- A personalized math learning program didn't help students improve on state tests at five schools in Elizabeth, New Jersey, despite heavy backing from organizations including the Gates Foundation and Chan Zuckerberg Initiative, Chalkbeat reports, citing a January 2019 study from Teachers College at Columbia University.
- Teach to One has students work independently online while also spending time in small groups or with a teacher, aiming to adapt to their level of knowledge and identify where they need additional help — but those in the program didn't improve more quickly than those not using it.
- The group behind Teach to One, New Classrooms, has suggested that the study from Columbia University wasn’t broad enough, pointing instead to another study from MarGrady Research that showed students at 14 schools improved MAP test scores, on average, faster than a nationally-representative comparison group.
Tech is as common in classrooms today as a pencil, and curricular tools and resources are increasingly making the jump from physical to digital formats.
Whether it’s a math program, like Teach to One, or an online foreign language course, these computer-based tools often allow students to move forward at their own pace. Some students may feel ready to forge ahead in fractions, while others may need more time on algebraic equations. Some experts argue this allows a real personalized learning approach.

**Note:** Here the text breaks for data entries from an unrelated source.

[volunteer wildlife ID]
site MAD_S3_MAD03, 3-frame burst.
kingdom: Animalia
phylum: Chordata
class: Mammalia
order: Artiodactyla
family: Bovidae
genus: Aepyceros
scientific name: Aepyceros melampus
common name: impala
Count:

But the research on these tools is still not consistent. As experts found when examining Teach to One, some students tested more strongly after spending time using the program, while others did not.
Administrators looking to add online technology programs to their districts and schools should ask vendors for all available research evidence to back up any claim made in pitches for their products. While backing from philanthropic organizations is worth noting, it’s more important for curriculum administrators to see longterm academic studies before bringing any new tools to their school or district.
It’s also crucial to ask how a program can empower students to do things they wouldn't otherwise be able to, and also to ensure schools have a strategic plan in place so educators know how they’ll fold new tools or programs into their lessons when they arrive.